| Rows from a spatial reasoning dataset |
┌──
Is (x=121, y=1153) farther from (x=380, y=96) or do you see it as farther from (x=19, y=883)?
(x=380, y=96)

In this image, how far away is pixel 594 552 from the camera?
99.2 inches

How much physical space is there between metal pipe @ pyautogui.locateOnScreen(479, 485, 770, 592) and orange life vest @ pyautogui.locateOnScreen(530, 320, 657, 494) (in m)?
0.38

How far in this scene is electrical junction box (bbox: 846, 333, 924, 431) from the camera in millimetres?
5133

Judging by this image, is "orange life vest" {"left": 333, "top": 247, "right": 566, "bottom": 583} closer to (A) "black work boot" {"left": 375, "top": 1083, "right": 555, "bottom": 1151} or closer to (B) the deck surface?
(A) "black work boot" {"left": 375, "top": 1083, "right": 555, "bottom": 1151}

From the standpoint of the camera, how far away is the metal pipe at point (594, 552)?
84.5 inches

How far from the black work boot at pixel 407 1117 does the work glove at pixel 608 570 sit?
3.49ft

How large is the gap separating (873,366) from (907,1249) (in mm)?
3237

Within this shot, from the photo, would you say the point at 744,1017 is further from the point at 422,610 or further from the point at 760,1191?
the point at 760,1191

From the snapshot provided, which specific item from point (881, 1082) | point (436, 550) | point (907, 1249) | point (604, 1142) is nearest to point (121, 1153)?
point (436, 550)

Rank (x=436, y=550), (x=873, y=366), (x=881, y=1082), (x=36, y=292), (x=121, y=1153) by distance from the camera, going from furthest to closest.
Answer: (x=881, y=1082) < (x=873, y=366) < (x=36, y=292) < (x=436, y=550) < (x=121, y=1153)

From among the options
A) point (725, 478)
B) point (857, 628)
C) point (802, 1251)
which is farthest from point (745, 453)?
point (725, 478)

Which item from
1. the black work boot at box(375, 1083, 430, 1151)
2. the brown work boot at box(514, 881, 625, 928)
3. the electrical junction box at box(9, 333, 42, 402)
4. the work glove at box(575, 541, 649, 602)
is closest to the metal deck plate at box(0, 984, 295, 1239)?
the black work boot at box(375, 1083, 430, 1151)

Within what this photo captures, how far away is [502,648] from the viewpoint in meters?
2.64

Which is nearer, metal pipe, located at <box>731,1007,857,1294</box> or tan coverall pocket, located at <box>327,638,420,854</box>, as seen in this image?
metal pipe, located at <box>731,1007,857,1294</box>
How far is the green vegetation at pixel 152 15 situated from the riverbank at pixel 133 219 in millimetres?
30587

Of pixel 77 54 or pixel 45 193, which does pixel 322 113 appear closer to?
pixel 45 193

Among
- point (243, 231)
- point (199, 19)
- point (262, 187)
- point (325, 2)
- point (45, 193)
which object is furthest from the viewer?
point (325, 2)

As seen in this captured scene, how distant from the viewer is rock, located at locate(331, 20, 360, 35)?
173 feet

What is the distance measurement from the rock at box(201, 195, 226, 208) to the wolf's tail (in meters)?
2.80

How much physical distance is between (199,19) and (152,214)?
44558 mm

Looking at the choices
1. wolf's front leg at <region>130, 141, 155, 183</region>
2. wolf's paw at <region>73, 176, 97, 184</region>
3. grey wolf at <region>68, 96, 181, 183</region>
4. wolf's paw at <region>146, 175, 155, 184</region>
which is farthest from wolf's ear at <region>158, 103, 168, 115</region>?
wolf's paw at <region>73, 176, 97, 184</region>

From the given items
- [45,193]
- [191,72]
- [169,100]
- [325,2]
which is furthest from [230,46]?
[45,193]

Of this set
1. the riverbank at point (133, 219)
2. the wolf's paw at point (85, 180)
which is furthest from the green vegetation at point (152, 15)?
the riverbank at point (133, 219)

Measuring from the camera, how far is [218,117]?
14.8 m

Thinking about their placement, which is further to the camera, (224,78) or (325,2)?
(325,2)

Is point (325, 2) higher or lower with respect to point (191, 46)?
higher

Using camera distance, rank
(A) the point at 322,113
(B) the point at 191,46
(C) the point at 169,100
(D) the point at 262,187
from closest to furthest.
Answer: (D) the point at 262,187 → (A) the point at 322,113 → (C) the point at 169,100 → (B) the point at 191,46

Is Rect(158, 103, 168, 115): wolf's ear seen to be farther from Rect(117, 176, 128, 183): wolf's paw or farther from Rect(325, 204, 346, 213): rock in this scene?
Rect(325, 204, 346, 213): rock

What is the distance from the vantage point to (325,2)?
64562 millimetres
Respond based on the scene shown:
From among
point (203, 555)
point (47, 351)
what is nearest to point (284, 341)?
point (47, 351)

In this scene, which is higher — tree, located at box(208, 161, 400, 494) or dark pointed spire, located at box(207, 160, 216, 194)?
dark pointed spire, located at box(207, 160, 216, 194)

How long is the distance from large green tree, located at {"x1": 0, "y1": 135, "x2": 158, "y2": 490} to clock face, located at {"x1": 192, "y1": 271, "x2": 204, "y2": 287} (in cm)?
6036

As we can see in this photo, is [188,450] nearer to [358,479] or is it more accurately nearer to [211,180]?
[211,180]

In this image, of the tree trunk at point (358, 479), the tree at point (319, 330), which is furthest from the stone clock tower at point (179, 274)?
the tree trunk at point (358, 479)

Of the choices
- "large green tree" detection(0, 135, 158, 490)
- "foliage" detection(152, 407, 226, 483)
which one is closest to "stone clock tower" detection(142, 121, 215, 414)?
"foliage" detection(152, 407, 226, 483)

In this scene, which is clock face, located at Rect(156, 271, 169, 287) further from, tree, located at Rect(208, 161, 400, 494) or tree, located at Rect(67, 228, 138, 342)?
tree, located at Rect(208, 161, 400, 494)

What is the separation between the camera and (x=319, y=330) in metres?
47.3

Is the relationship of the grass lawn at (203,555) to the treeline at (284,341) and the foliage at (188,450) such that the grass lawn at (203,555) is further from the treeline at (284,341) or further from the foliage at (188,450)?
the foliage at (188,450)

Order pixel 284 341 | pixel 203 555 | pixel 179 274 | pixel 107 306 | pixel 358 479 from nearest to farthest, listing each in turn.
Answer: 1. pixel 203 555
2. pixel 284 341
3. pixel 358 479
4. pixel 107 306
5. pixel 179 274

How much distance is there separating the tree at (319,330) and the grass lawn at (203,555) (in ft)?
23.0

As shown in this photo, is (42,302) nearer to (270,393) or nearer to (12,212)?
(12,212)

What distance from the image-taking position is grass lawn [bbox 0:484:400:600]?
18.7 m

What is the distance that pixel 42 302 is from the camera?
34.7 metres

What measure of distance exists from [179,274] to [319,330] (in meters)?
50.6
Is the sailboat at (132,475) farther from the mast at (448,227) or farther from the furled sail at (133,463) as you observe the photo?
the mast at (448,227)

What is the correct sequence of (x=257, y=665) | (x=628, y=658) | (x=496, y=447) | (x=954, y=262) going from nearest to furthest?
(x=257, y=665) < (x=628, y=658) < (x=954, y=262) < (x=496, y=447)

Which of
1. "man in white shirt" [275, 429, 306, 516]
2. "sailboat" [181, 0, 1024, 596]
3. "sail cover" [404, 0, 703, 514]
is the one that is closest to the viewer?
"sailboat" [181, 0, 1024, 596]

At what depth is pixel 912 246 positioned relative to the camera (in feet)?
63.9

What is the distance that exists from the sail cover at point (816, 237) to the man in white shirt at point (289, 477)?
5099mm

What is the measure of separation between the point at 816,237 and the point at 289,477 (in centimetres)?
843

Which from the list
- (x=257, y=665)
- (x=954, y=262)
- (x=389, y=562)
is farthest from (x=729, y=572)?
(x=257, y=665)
└──
Repeat the lines from the one containing "At what depth" through the end of the listing, exactly and without any other lines; both ends are included.

| Result of this exercise |
At what depth is pixel 912 246 positioned relative to the camera (in feet)?
63.9

What is the distance that exists from the sail cover at point (816, 237) to the man in white shirt at point (289, 477)?
5099mm

What is the measure of separation between the point at 816,237 and the point at 289,477 (in centimetres)?
843

Which from the list
- (x=257, y=665)
- (x=954, y=262)
- (x=389, y=562)
is farthest from (x=729, y=572)?
(x=257, y=665)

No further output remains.